Left unchecked, parochialism can cause real damage to the nation. For example, USAF should work to develop and buy the best equipment money can buy. There are cases in which reliance on foreign products can become problematic, such as in the case of Russia’s RD-180 rocket engine, but in other cases a foreign product may simply be the best option.
“We’ve got to get over our … political reluctance to buy other people’s stuff,” said RAND senior analyst David Ochmanek. “If we can convey to our partners on the Hill the seriousness of the challenges we operationally face,” particularly in the Pacific, it will help the Air Force to overcome natural parochialism instincts encountered when you talk about co-development and purchasing overseas, he said.
Just as important as facilitating a collaborative work environment across borders, the Air Force is being smarter about finding ways to increase collaboration with local communities. This work pulls in both Congress and industry, working on ways to balance efficiency with effectiveness and to leverage technological advances.

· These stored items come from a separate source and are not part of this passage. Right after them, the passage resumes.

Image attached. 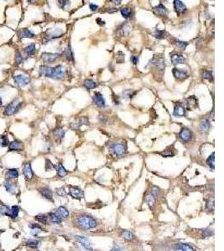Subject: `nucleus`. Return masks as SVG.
Instances as JSON below:
<instances>
[{
  "mask_svg": "<svg viewBox=\"0 0 224 251\" xmlns=\"http://www.w3.org/2000/svg\"><path fill=\"white\" fill-rule=\"evenodd\" d=\"M24 51L28 55H33L35 51H36V48H35V44H31L30 45H28L26 48L24 49Z\"/></svg>",
  "mask_w": 224,
  "mask_h": 251,
  "instance_id": "c756f323",
  "label": "nucleus"
},
{
  "mask_svg": "<svg viewBox=\"0 0 224 251\" xmlns=\"http://www.w3.org/2000/svg\"><path fill=\"white\" fill-rule=\"evenodd\" d=\"M191 136H192V134H191V131L189 130L188 128H182L181 132H180V137L182 141L184 142H188L191 139Z\"/></svg>",
  "mask_w": 224,
  "mask_h": 251,
  "instance_id": "f8f14e48",
  "label": "nucleus"
},
{
  "mask_svg": "<svg viewBox=\"0 0 224 251\" xmlns=\"http://www.w3.org/2000/svg\"><path fill=\"white\" fill-rule=\"evenodd\" d=\"M176 45L177 46V47H179V48H181V49H185V48H186V46L188 45V43L185 42V41H181V40H177V41L176 42Z\"/></svg>",
  "mask_w": 224,
  "mask_h": 251,
  "instance_id": "8fccbe9b",
  "label": "nucleus"
},
{
  "mask_svg": "<svg viewBox=\"0 0 224 251\" xmlns=\"http://www.w3.org/2000/svg\"><path fill=\"white\" fill-rule=\"evenodd\" d=\"M57 174H58V176H59V177H61V178H63V177H65V176L67 174V169L64 167L63 165H62L61 163L59 164L57 167Z\"/></svg>",
  "mask_w": 224,
  "mask_h": 251,
  "instance_id": "c9c22d12",
  "label": "nucleus"
},
{
  "mask_svg": "<svg viewBox=\"0 0 224 251\" xmlns=\"http://www.w3.org/2000/svg\"><path fill=\"white\" fill-rule=\"evenodd\" d=\"M69 194L73 198H76V199H82L84 198L83 191L78 187H75V186H69Z\"/></svg>",
  "mask_w": 224,
  "mask_h": 251,
  "instance_id": "39448f33",
  "label": "nucleus"
},
{
  "mask_svg": "<svg viewBox=\"0 0 224 251\" xmlns=\"http://www.w3.org/2000/svg\"><path fill=\"white\" fill-rule=\"evenodd\" d=\"M18 177V172L16 168H11V169L8 170L6 173V178L10 180V179L17 178Z\"/></svg>",
  "mask_w": 224,
  "mask_h": 251,
  "instance_id": "5701e85b",
  "label": "nucleus"
},
{
  "mask_svg": "<svg viewBox=\"0 0 224 251\" xmlns=\"http://www.w3.org/2000/svg\"><path fill=\"white\" fill-rule=\"evenodd\" d=\"M160 194H161V189L158 188V187H155V186H154V187H152L151 188V195L154 198H157V197H159V195H160Z\"/></svg>",
  "mask_w": 224,
  "mask_h": 251,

“My fear as the Air Force Test Center commander is that I’ll have the research lab come to me and say we need you to test this and I say, ‘Man, that’s really cool. Can you come back in four, five years?’?” Maj. Gen. Arnold W. Bunch Jr. said. Staying on the cutting edge of research and innovation is crucial for the service, and this is where the congressional and industry partnerships and support become so vital.
“It’s not enough to talk about the technology, but how the technology integrates,” said former Air Force Chief Scientist Mark J. Lewis. “There are areas that we need some duplicative technologies to enhance the capability of workload, but when that is not the case, [USAF should be] working to eliminate redundancy,” added Bunch.
In this environment, “integration and practicality, consistency” are key, said Lewis, director of the Science and Technology Policy Institute at the Institute for Defense Analyses. As the Air Force is working and focusing on one technology, it has to be ever-thinking about the next generation of weapons and systems. “The speed at which information is out there to the whole rest of the world is remarkable,” Lewis said, and the US is beginning to lag behind.
“It’s really embarrassing when you celebrate your 10th anniversary” of the F-35 program “and you’ll celebrate your 20th anniversary before IOC,” said retired Lt. Gen. George K. Muellner, former AFA chairman of the board.
If anyone can pull the nation back up to its world-leading innovation past, it is airmen, said Donald B. Rice, Air Force Secretary under President George H. W. Bush. “The United States Air Force has been the best sponsor of independent analytical research of any organization anywhere on the planet,” Rice said, and national security has been better for it.
“In the last decade really, every time a committee to Congress—and it doesn’t matter whether it’s one chaired by a Democrat or one chaired by a Republican—comes up with a question that they want answered, they designate the work to [RAND’s Project Air Force]. And that is at least as much a testament to the Air Force as it is to RAND,” Rice said.
“If we could use airpower in the way it is meant to be used, and not just in the way that civilian leadership decides to use it, it could be much better,” said Paula Thornhill, director of the strategy and doctrine program at RAND’s Project Air Force.